Good branding isn’t accidental. It’s largely driven by intention, although some of the elements that make up a solid brand may be discovered by chance. Whether you’re starting from scratch or are planning a much-needed rebrand, there are some things you’ll want to keep in mind. In doing so, you’ll be acting strategically and placing your business in a much better position to succeed in the long term. This post covers the fundamentals of a business brand, how to create a brand that reflects your values and resonates with your audience, as well as some final pointers for building your brand.
Your business brand is comprised of three main components: message, tone, and identity.
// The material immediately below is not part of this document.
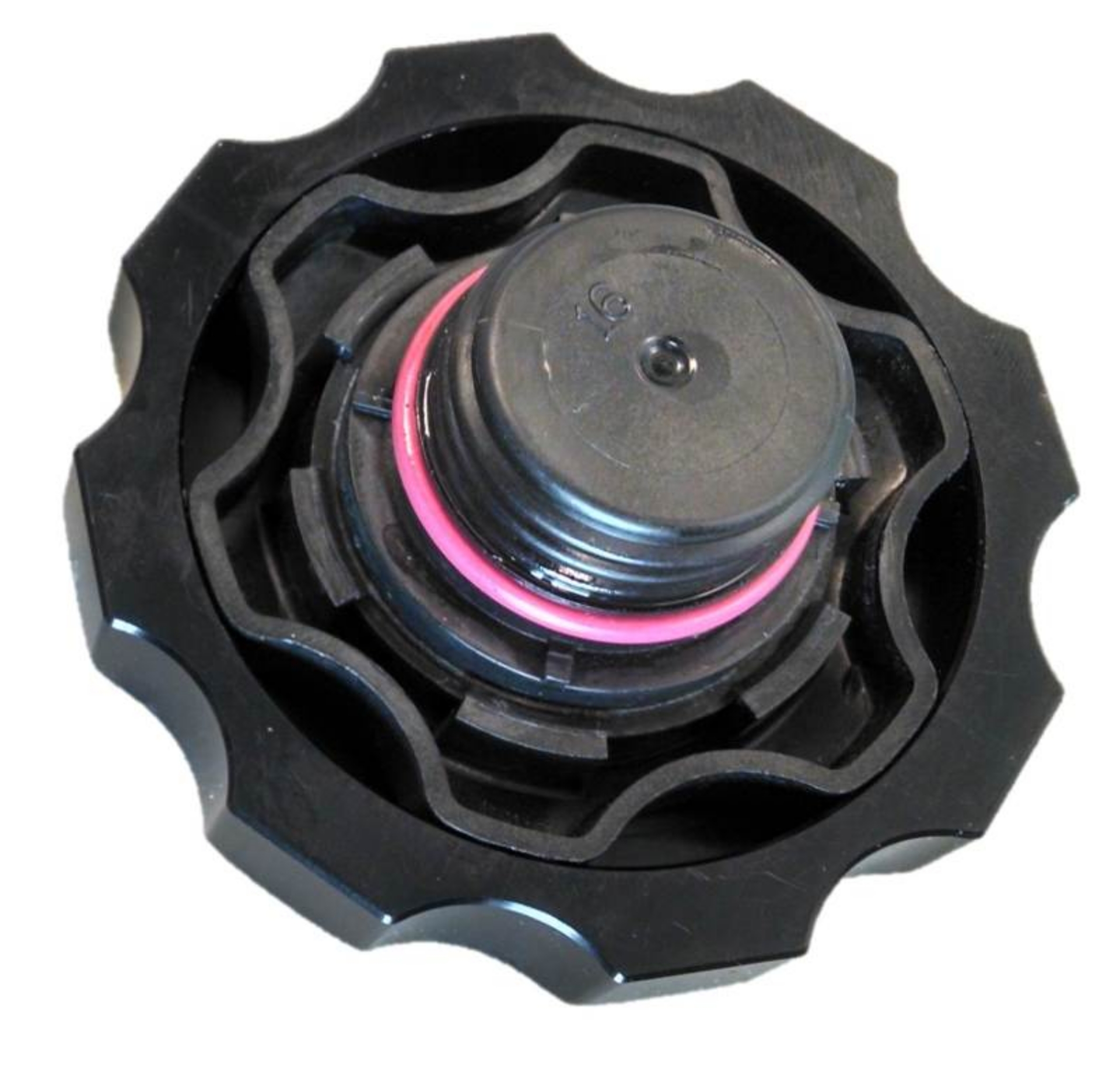 Picture of Fleece Performance 03-15 Cummins Billet Oil Cap Cover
Your brand message is your foundation. It is your underlying value proposition, the thing that appeals to the values and desires of your target audience, making your business relatable. Many of your other decisions and their success will depend on that core message.
Therefore, it needs to be direct, unchanging, and true to your business. If you’re unsure of it, if it doesn’t accurately represent your business, or if it changes from month to month, the trust your audience has in your business will also waiver.
Tone enlivens and solidifies your brand message. Without tone, your message runs the risk of being disjointed or confusing, and failing to resonate with your audience. If you can’t build your brand, you can’t build your audience and you can’t build your buisness. To avoid that, convey your message impactfully via tone.
Brand tone, simply put, is how you say what you say, how you state and restate your primary message. Just as tone of voice affects how people perceive what you say in-person, it affects how people understand your messaging. It is achieved by the words you choose and your style of communication. While your brand message conveys information to your target audience, your tone influences how they feel about that information.
Brand identity results from the integrity of your message and tone. You can attempt to convey what you stand for and use the right tone to achieve that, but how consistently you do so and the content you use to continually reinforce it matters. A company that sticks to a solid message and tone has a strong brand identity. It knows who it is and this gives its audience confidence in agreeing to that. Does your brand appear confident, authoritative, and secure? Or does it seem shaky, timid and unpredictable?
The way you present your business overall, as well as the tone you use, can either strengthen or weaken your credibility.
The best way to make your messaging clear and confident is by weaving it into your content across all mediums. From your website and blog to your emails and social media and beyond, your messaging should be the common thread. How can there be any misunderstanding it if you restate it at every opportunity?
Each piece of content you produce should back up what you’ve already stated about your core values, your mission, who you cater to, what you hope to do for them, and so on. The more you emphasize these things, the stronger your brand becomes. They become what you’re known for and by.
In addition to authentic content, there’s something else you need for a stable brand: a memorable logo. If your logo is forgettable, your business will be as well. If you want to develop a reputation, you need a recognizable logo that people instantly associate with your business.
Now, to be clear, memorability is not the only consideration here since it can be positive or negative. You wouldn’t want to go the sensational route, which isn’t known for longevity, or use imagery that’s unrelated to your business. Instead, your logo should be a clear and obvious reflection of your business. There should be no disconnect between your logo and your messaging.
After all, the two will often be presented together on your website, social media accounts, signage, in your email signature, and so forth. They need to complement each other rather than clashing or causing your audience confusion.
Message, tone, identity, content, and a logo form the basic structure of a brand. The more you strengthen and improve those individual elements, while still ensuring that they work together, the better the results will be overall. Here are three final tips for building your business brand:
Are you establishing a new company or revamping an existing one? Regardless, it can be helpful to do some research before making final decisions. First and foremost, you’ll want to get an accurate, in-depth understanding of your audience. What you learn will influence all of your decisions, which hopefully will be made with audience appeal in mind.
Competitor research is important. You’ll especially want to examine what others in your industry are doing in the way of branding, but you can also take lessons from those who’ve been successful in other industries.
Of course, you’ll want to be careful not to resemble other brands too closely, as this would be detrimental to your business. The key is to take effective patterns and strategies and make them your own. This will enhance your value proposition, really showcasing what sets you apart. And that’s the whole point of a brand!
Keep in mind these tips and pointers as you carefully craft a brand that will stand the test of time and bring you plenty of new and repeat business.